== Part of a data file ==
START

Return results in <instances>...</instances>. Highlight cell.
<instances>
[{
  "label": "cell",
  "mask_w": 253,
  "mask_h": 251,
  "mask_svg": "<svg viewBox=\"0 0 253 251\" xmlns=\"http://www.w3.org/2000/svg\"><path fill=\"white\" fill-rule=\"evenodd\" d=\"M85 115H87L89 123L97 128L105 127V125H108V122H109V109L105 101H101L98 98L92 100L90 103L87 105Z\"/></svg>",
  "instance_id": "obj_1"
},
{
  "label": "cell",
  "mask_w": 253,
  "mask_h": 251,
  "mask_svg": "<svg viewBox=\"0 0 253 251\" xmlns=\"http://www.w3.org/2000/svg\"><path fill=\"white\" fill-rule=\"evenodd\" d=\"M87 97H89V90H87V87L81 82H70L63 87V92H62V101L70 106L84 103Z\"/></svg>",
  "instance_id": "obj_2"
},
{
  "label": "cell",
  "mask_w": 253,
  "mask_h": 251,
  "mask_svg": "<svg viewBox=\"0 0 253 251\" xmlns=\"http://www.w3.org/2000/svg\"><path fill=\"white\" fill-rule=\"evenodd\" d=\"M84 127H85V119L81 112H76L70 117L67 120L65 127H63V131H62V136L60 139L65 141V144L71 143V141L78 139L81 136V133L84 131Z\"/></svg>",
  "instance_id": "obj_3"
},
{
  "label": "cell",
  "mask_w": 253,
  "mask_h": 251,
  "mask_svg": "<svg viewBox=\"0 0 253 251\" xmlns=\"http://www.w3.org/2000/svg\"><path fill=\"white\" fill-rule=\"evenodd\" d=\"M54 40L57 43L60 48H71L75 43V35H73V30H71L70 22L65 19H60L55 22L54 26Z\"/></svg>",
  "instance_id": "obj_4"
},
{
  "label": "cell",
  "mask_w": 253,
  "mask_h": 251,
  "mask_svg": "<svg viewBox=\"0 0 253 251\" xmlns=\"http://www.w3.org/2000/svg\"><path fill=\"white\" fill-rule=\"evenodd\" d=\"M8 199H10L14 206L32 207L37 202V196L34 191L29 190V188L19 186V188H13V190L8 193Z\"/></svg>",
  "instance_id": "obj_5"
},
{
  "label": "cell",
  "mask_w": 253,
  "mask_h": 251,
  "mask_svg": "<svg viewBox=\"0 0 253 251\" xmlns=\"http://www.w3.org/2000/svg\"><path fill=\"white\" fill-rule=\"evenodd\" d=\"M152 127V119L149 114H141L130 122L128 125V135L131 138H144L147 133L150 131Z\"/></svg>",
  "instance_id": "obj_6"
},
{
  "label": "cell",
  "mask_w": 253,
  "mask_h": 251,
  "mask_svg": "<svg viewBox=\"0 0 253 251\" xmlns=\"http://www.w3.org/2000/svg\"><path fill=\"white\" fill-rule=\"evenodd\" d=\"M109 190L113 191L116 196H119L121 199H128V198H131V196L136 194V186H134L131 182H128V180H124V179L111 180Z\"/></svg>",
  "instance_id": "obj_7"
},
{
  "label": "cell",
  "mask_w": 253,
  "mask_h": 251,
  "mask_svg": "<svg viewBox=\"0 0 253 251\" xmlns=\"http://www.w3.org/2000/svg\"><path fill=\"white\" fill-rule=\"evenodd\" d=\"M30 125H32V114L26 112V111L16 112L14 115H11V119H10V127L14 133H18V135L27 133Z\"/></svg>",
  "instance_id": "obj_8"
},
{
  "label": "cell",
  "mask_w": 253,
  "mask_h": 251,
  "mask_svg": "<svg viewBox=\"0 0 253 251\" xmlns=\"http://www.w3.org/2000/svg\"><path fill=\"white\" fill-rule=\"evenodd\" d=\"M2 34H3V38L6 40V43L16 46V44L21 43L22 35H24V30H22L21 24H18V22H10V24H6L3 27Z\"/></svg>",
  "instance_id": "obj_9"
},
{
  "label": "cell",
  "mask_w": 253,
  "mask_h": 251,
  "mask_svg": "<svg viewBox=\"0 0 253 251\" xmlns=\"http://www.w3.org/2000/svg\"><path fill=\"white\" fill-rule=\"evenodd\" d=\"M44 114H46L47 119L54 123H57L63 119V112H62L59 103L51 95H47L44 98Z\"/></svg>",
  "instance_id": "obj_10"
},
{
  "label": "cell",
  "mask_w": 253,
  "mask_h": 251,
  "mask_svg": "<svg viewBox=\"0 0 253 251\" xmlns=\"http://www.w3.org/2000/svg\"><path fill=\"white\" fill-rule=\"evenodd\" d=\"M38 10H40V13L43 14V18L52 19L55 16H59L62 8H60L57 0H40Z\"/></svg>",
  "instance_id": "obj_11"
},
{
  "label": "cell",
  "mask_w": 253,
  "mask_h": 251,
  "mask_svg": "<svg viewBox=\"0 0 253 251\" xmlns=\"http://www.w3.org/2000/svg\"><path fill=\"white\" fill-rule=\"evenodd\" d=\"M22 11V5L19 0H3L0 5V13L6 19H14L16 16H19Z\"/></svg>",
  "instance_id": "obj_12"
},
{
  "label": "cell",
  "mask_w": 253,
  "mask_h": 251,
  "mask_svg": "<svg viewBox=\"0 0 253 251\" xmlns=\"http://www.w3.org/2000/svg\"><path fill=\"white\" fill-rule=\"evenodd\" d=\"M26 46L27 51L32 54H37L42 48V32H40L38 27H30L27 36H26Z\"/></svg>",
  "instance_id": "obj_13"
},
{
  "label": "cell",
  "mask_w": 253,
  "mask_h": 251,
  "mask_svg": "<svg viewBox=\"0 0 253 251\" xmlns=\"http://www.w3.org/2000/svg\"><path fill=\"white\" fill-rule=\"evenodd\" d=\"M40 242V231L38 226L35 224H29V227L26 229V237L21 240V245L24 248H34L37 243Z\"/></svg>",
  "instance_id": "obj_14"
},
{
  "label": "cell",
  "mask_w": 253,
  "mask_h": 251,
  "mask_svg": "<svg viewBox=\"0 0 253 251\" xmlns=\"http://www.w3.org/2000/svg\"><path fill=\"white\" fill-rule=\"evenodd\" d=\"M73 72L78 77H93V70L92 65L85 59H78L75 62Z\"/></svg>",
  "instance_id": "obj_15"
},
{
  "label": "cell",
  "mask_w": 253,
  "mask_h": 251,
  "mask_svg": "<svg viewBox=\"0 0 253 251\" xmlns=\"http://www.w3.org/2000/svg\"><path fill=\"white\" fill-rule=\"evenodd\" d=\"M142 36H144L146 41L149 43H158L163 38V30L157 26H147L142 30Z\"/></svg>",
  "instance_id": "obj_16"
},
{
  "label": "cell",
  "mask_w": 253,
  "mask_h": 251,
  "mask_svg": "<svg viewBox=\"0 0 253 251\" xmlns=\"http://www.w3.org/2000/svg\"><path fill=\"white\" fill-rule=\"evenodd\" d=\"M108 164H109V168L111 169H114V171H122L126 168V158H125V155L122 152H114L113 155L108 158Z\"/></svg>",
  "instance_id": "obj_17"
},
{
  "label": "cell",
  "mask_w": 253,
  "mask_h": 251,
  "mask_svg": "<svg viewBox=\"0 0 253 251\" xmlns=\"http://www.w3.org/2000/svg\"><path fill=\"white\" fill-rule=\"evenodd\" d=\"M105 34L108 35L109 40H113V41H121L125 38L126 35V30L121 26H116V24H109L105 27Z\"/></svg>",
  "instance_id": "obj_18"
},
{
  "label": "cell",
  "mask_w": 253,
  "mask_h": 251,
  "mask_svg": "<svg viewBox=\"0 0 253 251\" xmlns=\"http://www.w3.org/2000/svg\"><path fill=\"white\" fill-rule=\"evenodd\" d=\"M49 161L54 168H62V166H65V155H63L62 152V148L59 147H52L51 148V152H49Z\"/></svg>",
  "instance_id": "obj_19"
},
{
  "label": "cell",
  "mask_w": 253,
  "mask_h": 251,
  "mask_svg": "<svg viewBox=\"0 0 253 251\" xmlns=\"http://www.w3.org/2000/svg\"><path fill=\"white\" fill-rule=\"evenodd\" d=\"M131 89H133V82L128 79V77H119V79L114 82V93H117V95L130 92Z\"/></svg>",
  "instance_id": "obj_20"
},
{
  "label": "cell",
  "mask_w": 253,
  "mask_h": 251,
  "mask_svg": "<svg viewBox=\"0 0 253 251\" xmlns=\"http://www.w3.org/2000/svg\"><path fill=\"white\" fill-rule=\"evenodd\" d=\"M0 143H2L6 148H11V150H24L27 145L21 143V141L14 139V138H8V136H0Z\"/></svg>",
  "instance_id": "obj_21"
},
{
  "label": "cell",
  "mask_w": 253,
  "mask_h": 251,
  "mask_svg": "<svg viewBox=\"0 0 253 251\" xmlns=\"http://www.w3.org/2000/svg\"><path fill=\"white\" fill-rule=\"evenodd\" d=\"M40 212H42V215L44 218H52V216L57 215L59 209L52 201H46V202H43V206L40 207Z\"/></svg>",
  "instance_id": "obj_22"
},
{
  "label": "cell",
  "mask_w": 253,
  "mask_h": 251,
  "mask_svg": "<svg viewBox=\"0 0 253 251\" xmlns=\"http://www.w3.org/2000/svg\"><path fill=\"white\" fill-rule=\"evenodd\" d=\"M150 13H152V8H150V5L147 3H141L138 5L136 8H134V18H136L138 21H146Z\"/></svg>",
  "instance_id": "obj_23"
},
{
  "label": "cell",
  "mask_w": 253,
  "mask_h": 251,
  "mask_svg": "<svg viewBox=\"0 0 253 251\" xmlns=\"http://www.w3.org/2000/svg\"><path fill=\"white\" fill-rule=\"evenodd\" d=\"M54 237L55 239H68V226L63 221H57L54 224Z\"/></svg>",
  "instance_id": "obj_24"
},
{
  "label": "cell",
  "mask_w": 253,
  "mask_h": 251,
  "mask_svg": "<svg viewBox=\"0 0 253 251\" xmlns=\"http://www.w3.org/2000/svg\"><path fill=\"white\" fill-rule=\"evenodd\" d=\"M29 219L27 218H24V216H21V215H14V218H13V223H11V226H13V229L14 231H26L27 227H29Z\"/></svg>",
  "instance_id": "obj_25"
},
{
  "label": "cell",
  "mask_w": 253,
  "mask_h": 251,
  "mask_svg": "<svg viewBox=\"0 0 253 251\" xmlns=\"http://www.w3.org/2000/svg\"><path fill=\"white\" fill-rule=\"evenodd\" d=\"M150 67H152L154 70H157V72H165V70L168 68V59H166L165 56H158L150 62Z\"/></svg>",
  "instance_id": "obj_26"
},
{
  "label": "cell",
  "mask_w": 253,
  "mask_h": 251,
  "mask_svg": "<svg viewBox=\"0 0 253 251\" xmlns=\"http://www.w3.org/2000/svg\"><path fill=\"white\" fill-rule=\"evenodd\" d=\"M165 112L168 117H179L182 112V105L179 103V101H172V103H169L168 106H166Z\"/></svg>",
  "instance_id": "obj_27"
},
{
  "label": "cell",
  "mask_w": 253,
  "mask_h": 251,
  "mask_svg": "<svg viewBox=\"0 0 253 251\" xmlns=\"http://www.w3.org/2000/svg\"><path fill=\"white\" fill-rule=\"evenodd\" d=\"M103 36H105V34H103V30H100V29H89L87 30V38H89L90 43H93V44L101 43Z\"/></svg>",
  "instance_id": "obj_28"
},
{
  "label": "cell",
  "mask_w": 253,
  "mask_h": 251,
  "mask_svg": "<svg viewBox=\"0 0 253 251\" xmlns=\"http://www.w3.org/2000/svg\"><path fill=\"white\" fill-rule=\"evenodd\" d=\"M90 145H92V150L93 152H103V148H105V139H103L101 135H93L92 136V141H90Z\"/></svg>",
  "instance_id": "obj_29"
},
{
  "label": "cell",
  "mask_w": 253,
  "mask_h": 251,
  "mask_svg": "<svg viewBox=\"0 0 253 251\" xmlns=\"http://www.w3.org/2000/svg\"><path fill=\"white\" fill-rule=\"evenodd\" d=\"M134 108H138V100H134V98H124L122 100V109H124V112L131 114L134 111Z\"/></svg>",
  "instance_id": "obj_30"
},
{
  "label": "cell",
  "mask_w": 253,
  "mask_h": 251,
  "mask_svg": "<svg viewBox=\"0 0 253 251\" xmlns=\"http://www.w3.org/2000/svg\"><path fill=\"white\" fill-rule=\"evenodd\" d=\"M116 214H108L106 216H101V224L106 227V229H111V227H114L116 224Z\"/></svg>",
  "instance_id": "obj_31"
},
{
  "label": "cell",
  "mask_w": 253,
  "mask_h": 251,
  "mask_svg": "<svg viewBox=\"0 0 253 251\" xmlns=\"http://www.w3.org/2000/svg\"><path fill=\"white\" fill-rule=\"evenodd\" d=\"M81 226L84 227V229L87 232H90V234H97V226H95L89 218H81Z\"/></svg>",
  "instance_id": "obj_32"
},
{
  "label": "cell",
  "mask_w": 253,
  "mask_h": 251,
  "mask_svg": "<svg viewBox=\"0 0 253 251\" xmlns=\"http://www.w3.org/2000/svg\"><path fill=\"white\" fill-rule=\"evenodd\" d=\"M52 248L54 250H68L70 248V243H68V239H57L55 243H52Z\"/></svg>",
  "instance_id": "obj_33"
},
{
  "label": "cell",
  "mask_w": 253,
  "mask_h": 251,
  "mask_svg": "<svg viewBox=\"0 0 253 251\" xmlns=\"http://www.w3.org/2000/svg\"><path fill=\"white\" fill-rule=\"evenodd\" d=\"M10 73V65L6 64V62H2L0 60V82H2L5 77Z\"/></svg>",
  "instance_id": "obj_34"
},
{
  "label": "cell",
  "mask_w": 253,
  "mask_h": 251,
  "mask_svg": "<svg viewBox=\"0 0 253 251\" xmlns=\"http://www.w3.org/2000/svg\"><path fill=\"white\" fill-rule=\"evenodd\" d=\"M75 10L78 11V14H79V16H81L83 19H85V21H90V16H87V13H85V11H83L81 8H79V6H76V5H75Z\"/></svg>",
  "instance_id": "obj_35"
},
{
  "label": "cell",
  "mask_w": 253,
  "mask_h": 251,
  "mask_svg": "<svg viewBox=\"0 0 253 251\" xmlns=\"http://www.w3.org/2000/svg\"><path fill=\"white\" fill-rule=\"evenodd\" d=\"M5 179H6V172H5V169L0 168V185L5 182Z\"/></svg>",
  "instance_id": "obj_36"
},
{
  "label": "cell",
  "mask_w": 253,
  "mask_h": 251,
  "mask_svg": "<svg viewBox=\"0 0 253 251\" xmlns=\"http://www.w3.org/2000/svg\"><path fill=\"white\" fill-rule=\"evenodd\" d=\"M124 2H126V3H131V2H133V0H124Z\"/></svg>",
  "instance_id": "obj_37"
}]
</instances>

END

== DIRECTIVE ==
Please count the lines in the rows above that contain the string "instances", and reply with only the number.

== RESULT OF THIS TASK ==
3